Austria refused to provide airspace for the passage of NATO combat aircraft in case of their redeployment to attack Syria.
"The unofficial requests of the alliance by the Austrian Foreign Ministry refused, because in the absence of a UN mandate such a decision is contrary to the law," ITAR-TASS reports, citing the electronic version of the newspaper Kronen Zeitung.
“The republic will continue to occupy a neutral position in the Syrian conflict,” the Austrian edition quoted the official representative of the foreign affairs agency. He clarified that the decision to refuse the request of NATO was taken collectively by the President, the Chancellor and the Foreign Minister.
Austrian authorities have repeatedly urged Western countries to refrain from any action that goes beyond the UN mandate.
"The reason for this request may be a regrouping aviation parts from northern Europe to the region of conflict, which indicates the readiness of the coalition to strike at Syria, "the newspaper notes.
Turkey launched SAMs and radars to Syria
Meanwhile, Turkey, a neighbor of Syria, deployed in its direction anti-aircraft missile systems (SAM) and radar.

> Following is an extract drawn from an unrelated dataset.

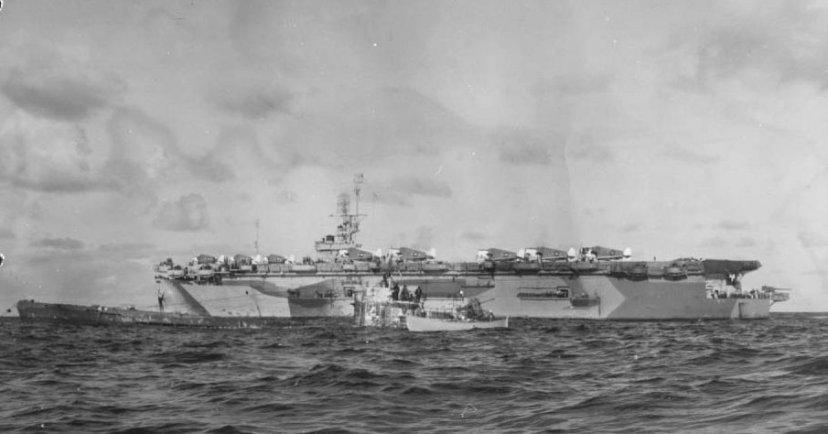 USS_Guadalcanal_(CVE-60)_lying_alongside_captured_U-505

The air defense units of Turkey, located near the Turkish-Syrian border in the province of Hatay, were transferred, as previously reported, to an enhanced duty regime.
The Turkish Ikhlas agency notes that these preparations were made because of possible threats that might come from the Syrian side in connection with the combat operation being discussed in the West against this country. It is reported that radar installations operate in a constant mode.

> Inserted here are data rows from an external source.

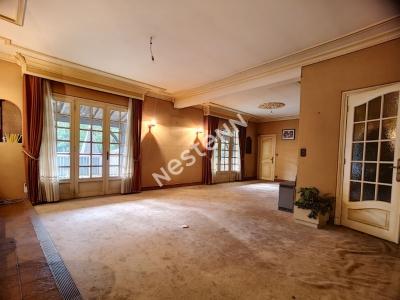 Seilhac -  Maison 610 m2 dont une partie commerciale - Terrasse 150m2 - Terrain 4780 m2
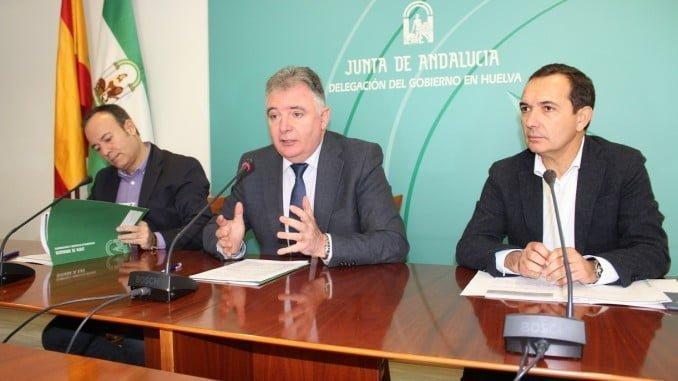El delegado de la Junta, el director de Economía Social y Autónomos y el delegado de Economía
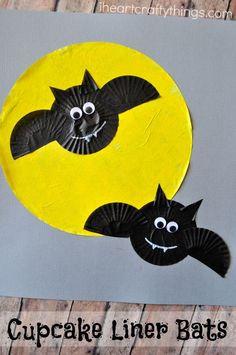Cupcake Liner Bats H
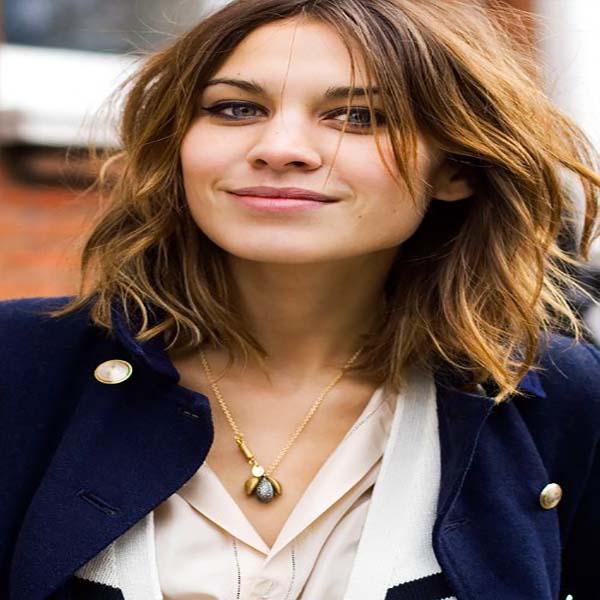 Hermoso peinados rizados media melena Galería de tendencias de coloración del cabello - 28 peinados nuevos media melena a capas - Sobre El Cabello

At the border, Turkey has several mobile SAM systems with Hawk missiles used for the destruction of aircraft and missiles, as well as installations with Stinger missiles. It is noted that in the event of a threat from Syria, these complexes will be involved in the first place.
On Wednesday, 28 of August, Turkish Foreign Minister Ahmet Davutoglu said that the Turkish armed forces are ready to do everything necessary to ensure the security of the republic. This also implies retaliatory strikes, to which the army has the right given to it by a parliamentary mandate a year ago.
Meanwhile, it is not yet clear whether Ankara, in the case of an anti-Syrian operation, will be engaged exclusively in defending its territory or will take part, directly or indirectly, in the hostilities themselves.